ADELINE, AURORA ET LADY FITZ-FULKE

Attaqué par des brigands.—Grande vie mondaine anglaise.—Leïlah confiée à Lady Pinchbeck.—L'amour chez les Anglaises.—Adeline.—Le château, de Nonnan Abbey.—La série des invités.—Chasse, cartes, billard.—Succès de Don Juan.—Manœuvres de la duchesse de Fitz-Fulke.—Inquiétudes d'Adeline.—Conseils de mariage.—Aurora.

Ils se trouvaient donc en Angleterre.

Après une halte à Canterbury, ils arrivèrent en vue de Londres: énorme amas de briques, de fumée, de navires, masse hideuse et sombre s'étendant à perte de vue.
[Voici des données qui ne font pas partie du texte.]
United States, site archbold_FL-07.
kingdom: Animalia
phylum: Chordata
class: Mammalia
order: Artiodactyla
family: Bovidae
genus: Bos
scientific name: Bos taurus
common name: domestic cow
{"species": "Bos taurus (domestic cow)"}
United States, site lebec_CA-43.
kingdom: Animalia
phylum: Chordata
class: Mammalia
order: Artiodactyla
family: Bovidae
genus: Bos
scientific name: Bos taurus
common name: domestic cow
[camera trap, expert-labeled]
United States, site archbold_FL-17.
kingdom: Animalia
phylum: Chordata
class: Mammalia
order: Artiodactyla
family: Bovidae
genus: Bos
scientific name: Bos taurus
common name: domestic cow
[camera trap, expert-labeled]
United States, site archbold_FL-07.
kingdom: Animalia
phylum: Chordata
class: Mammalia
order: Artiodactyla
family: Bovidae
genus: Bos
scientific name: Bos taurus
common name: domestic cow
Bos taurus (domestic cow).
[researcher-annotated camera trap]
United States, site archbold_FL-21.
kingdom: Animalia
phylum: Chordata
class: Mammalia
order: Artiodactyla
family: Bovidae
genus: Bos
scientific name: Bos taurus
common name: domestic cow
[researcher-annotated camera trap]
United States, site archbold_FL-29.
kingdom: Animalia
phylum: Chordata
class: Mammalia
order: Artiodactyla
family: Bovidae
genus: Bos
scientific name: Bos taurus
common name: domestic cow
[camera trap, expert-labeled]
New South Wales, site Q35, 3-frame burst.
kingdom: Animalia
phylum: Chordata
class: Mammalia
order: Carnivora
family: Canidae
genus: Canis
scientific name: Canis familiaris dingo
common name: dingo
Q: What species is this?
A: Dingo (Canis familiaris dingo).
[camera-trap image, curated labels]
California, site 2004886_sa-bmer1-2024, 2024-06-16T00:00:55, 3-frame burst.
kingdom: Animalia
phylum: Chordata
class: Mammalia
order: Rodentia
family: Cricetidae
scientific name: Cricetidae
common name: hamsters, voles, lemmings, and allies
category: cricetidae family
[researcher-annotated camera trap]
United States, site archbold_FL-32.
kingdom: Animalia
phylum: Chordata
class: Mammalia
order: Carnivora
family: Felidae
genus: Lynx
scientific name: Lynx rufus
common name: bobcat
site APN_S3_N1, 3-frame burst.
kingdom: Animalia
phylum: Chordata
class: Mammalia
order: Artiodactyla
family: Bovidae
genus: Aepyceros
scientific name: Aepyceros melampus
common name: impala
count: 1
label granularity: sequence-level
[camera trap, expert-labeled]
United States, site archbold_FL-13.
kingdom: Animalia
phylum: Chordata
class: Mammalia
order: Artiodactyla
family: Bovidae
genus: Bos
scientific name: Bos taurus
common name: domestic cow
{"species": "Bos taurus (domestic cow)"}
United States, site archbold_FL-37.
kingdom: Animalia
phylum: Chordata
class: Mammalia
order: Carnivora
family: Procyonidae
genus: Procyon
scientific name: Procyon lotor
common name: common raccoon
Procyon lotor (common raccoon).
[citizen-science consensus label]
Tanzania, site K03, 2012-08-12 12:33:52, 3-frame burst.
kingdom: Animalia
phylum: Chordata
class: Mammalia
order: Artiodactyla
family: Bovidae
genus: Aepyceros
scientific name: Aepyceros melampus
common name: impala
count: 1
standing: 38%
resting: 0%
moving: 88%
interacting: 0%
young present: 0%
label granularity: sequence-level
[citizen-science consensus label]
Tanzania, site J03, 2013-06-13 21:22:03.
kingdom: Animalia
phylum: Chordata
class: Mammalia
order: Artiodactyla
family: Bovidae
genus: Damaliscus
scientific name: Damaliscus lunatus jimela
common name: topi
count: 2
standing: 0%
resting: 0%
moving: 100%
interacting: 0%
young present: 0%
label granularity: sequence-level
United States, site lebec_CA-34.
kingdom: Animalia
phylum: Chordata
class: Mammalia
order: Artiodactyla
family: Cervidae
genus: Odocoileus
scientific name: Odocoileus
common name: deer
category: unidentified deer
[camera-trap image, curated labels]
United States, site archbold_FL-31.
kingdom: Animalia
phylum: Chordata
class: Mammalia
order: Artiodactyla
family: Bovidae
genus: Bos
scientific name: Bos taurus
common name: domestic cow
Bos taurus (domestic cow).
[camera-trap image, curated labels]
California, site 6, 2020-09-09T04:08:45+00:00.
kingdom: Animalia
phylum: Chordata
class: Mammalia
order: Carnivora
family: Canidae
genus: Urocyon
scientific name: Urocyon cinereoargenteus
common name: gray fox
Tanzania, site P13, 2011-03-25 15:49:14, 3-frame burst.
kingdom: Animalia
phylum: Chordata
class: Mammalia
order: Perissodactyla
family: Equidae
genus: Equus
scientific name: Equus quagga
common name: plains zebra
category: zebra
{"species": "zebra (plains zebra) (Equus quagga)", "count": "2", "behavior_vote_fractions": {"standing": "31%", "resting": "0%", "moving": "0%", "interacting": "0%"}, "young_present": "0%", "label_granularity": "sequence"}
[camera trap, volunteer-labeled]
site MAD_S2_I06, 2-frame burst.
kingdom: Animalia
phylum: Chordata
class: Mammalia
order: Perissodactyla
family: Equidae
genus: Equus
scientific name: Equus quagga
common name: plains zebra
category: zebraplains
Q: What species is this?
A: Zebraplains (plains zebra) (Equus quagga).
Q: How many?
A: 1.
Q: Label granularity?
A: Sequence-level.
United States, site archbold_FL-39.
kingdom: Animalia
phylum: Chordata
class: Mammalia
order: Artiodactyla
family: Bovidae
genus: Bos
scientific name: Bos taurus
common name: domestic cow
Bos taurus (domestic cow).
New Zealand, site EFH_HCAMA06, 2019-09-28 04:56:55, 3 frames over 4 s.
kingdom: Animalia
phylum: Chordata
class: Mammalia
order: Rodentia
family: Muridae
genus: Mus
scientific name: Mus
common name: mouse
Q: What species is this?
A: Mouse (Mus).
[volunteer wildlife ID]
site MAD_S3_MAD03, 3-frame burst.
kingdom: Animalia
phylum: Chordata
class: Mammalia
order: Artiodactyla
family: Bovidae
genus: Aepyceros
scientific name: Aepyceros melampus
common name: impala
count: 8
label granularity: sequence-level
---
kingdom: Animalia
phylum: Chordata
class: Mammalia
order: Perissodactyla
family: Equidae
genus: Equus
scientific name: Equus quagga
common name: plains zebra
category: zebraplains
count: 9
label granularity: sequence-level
«Ici, se disait Juan, qui suivait à pied sa voiture, la liberté a choisi son séjour; ici retentit la voix du peuple; les cachots, les inquisitions, les tortures ne la font point expirer. Elle ressuscite à chaque nouveau meeting, à chaque élection nouvelle.

«Ici sont des épouses chastes, des vies pures; ici on ne paye que ce qu'on veut; et si tout y est cher, c'est qu'on aime à gaspiller l'argent pour montrer ce qu'on a de revenu. Ici toutes les lois sont inviolables; nul ne tend des embûches au voyageur; toutes les routes sont sûres; ici...»

Il fut interrompu par la vue d'un couteau accompagné d'un menaçant: La bourse ou la vie!